* _Tareas del ejercicio_
1. Reproduce sin ningún cambio el fragmento del texto sobre el atentado de Christchurch que arranca con las palabras que contienen "El atentado islamófobo" y acaba en "su actuación criminal.".
2. Según el texto sobre el atentado de Christchurch, ¿son ciertas estas afirmaciones? Contesta sí o no a cada una y cita tal cual las palabras del texto que lo deciden.
(a) El atentado costó la vida a medio centenar de personas.
(b) El autor de la matanza difundió los asesinatos en diferido.
(c) Hay comunidades que están a salvo de la amenaza terrorista.

====== Texto

Los discursos de odio contra la comunidad musulmana no pueden tener cabida en una democracia

El atentado islamófobo perpetrado el viernes en la localidad neozelandesa de Christchurch que costó la vida a medio centenar de personas muestra hasta qué punto el discurso del odio se ha extendido globalmente y la necesidad urgente de combatirlo. Además, el autor de la matanza —un supremacista xenófobo— retransmitió en directo en formato videojuego los asesinatos por las redes sociales, añadiendo oprobio a su actuación criminal.

Aunque desgraciadamente cada vez más a menudo se producen noticias de asesinatos indiscriminados en todo el mundo, lo sucedido en Nueva Zelanda es la prueba indiscutible de que ninguna comunidad está a salvo de la amenaza terrorista y de que el dañino discurso que culpabiliza a todos los musulmanes del terrorismo islámico termina cristalizando en injustificables actos contra personas que ejercen pacíficamente la libertad de culto que garantiza cualquier democracia.

============
====== Conjunto de datos

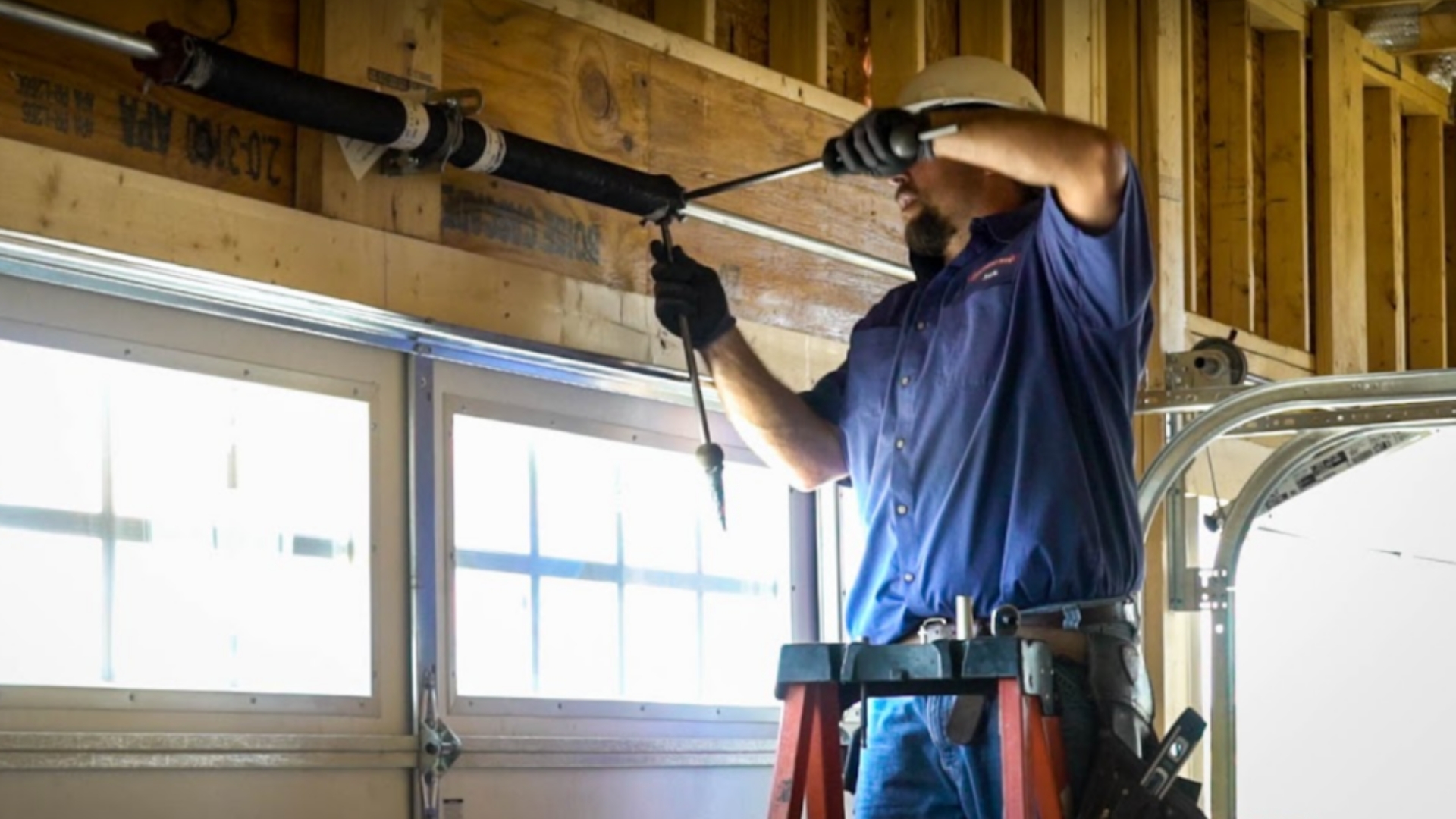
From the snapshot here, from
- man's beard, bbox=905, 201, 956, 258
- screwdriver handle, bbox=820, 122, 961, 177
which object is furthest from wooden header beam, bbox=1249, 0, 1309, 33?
screwdriver handle, bbox=820, 122, 961, 177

============

* _Respuestas del ejercicio_
1.
El atentado islamófobo perpetrado el viernes en la localidad neozelandesa de Christchurch que costó la vida a medio centenar de personas muestra hasta qué punto el discurso del odio se ha extendido globalmente y la necesidad urgente de combatirlo. Además, el autor de la matanza —un supremacista xenófobo— retransmitió en directo en formato videojuego los asesinatos por las redes sociales, añadiendo oprobio a su actuación criminal.

2.
(a) Sí: "que costó la vida a medio centenar de personas".
(b) No: "retransmitió en directo en formato videojuego los asesinatos por las redes sociales".
(c) No: "ninguna comunidad está a salvo de la amenaza terrorista".